此药炒制体例,不便言表,旧时卖此药的,多是两人,一人嘴中含筷,将药服下,斯须便倒,人事不醒,这药服后能紧牙关,使服用者没法张嘴,另一人只能撬其嘴中筷子,将嘴撬开,以温水灌之,一袋烟工夫即能解醒。用此博满街喝采,以售此药。

鲁蛤蟆的原话是,作为一个有传承的乞丐,不会偷鸡被同业看不起。能够不偷,但不能不会。

偷鸡有偷鸡的学问,瞥见鸡满街追着跑那是疯丐,早晨遛墙上瓦,摸鸡窝那是贼丐,即便撒米偷鸡,也显得太不专业。真正有师承的偷鸡法是如许。

但会偷鸡有关传统乞丐的面子,不能不学。

我们有专业的偷鸡物件,叫铜知了。

见主家有鸡满院跑,就上前讨水喝,主家且莫回身,回身取水的空当,能把鸡偷入布袋还没有声音,这叫偷鸡。

鲁蛤蟆归天时九十五岁了,坐在茅舍外烧茶,己是耳鸣眼慢,老迈龙钟,俄然红光满面,那是回光返照,给我交代了一箱东西,沐浴换衣,无疾而终。

我在柳树沟一块高地上安葬了他,那是他早前看好的坟场,说是能旺门徒,相互朝夕相处了十二年,一朝放手人寰,免不了嚎啕一场,撒泪道别。

铜知了这东西普通是铜制的,做个知了之形,尾部放食饵。鸡只要一啄,食饵处的崩簧就会弹开,将鸡嘴撑开,乃至于不能发声。
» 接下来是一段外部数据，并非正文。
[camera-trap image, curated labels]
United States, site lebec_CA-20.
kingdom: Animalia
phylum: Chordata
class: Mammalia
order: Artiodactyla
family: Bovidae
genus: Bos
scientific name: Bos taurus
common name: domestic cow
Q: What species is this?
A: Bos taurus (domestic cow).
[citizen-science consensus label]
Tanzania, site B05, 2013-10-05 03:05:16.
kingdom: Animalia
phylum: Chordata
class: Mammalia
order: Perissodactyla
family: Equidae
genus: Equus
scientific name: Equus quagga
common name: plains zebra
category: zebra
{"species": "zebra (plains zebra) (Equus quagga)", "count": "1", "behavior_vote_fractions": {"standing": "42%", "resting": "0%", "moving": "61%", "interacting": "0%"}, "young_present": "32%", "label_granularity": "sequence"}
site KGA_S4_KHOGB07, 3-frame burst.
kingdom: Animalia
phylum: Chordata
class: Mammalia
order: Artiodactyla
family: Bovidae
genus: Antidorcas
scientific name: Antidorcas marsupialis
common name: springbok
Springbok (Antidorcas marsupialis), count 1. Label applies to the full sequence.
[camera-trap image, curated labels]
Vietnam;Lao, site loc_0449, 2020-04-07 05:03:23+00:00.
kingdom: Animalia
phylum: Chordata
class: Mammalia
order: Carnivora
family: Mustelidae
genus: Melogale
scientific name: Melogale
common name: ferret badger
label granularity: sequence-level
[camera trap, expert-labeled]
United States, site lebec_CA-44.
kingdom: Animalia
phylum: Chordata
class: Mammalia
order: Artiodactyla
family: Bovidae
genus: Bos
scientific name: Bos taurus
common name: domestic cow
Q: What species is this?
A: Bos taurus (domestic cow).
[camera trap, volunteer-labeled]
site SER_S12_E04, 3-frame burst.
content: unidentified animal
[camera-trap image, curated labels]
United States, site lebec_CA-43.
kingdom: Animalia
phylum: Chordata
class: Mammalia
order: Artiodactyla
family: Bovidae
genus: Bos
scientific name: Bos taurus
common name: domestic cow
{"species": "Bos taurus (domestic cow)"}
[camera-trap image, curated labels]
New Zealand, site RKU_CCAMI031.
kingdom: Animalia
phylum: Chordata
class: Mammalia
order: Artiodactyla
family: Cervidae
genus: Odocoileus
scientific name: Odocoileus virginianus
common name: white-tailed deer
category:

是以狗中之虫,多为茧出。茧有石茧,海茧,树茧,云茧,土茧等等。内里皆孕灵物,生于阴阳际会之处,乃六合交合而诞。孙悟空的出世虽是演义,但用的倒是石茧的观点。

按理说,这类小偷小摸上不得台盘,可鲁蛤蟆也是怕我环境特别,挨了饿。别的乞丐,再不成模样,好歹能讨钱,哪怕讨得块儿八角的毛票还能买斤馒头吃,我不能使钱,一旦山穷水尽很能够挨饿,性命与偷鸡之间孰大孰小,不好群情。

药以薄腊包裹,腊破药出即能紧牙关,不醒人事,时候略一长,便再也救不醒,死实了。有道是,荆柯不必赴秦宫,豫让何必毁面庞,十字坡前蒙汗药,杀人尽在笑谈中。